§ **WHAT IS REQUIRED**
Take the lines from the beginning of the material through the line containing "THE POSTAL HISTORY" and retype them exactly, leaving the pictures out.

§ **COLLECTED MATERIAL**

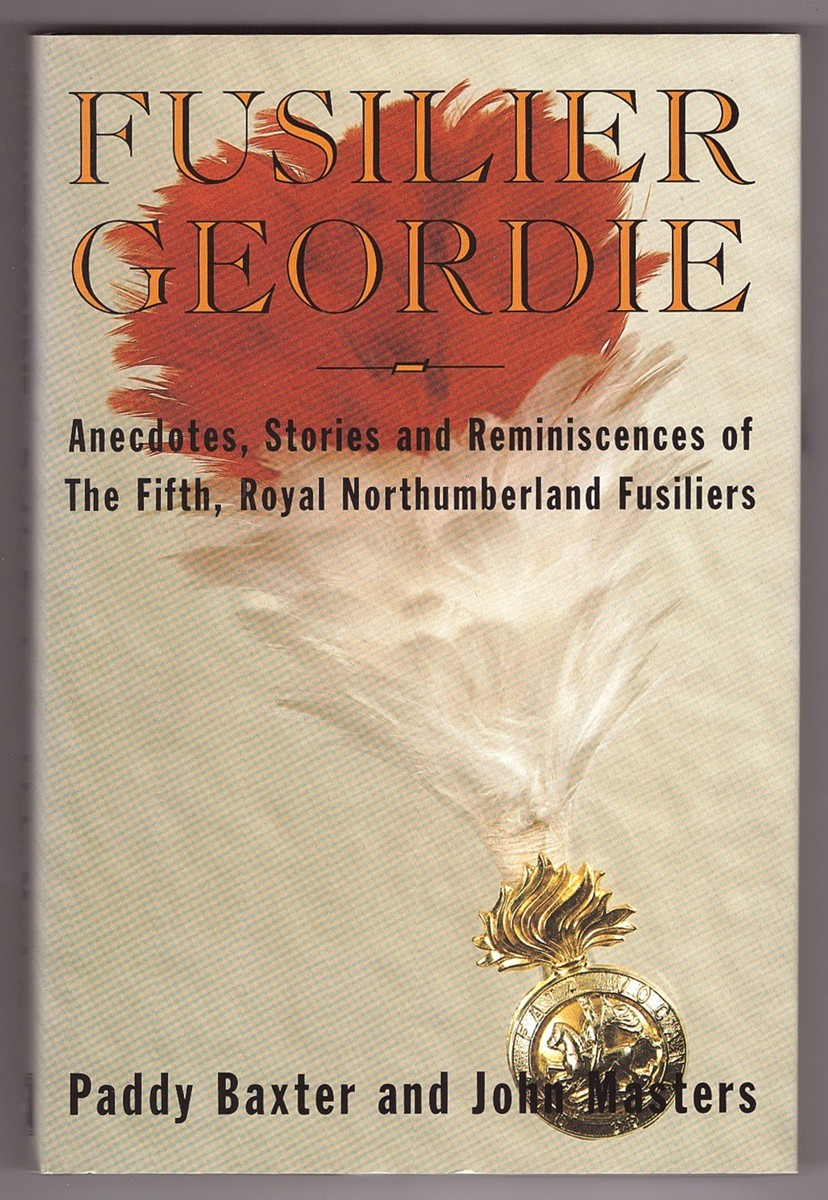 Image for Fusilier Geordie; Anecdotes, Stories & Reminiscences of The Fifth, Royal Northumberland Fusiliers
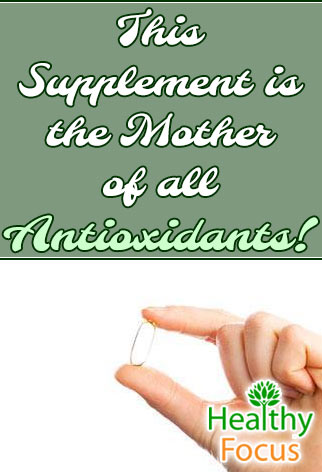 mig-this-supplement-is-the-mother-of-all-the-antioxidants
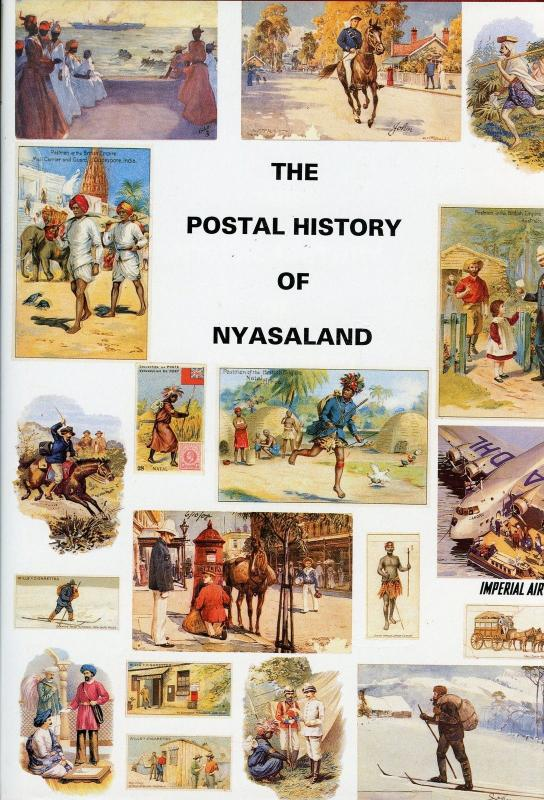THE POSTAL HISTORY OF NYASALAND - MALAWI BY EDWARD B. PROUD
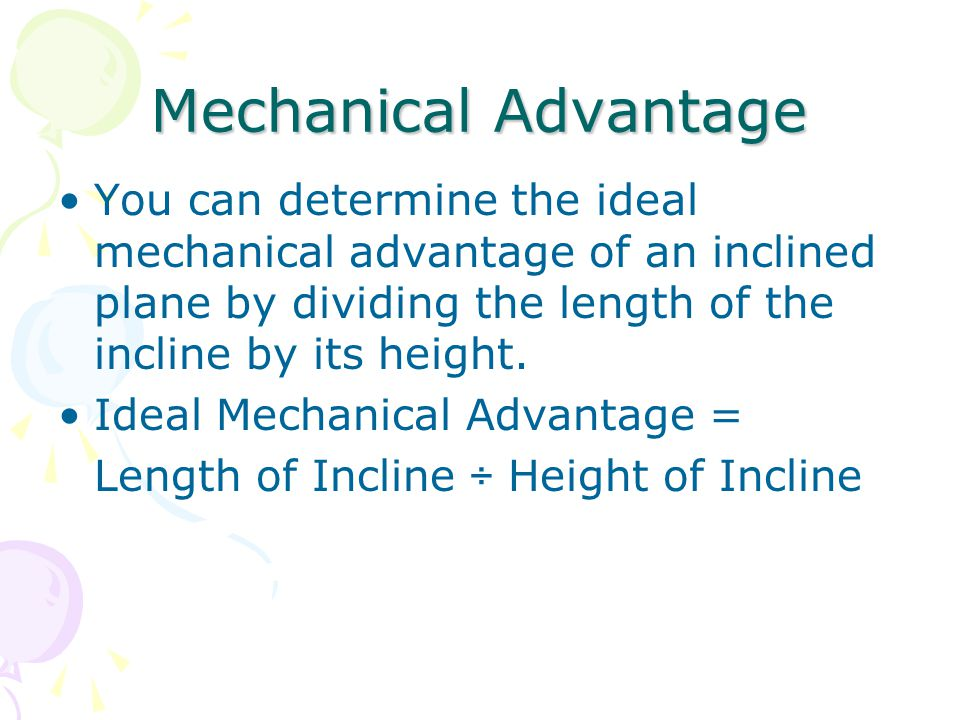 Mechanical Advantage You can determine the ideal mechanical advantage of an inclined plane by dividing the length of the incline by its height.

§ **SOLVED PROBLEM**
 Image for Fusilier Geordie; Anecdotes, Stories & Reminiscences of The Fifth, Royal Northumberland Fusiliers
 mig-this-supplement-is-the-mother-of-all-the-antioxidants
THE POSTAL HISTORY OF NYASALAND - MALAWI BY EDWARD B. PROUD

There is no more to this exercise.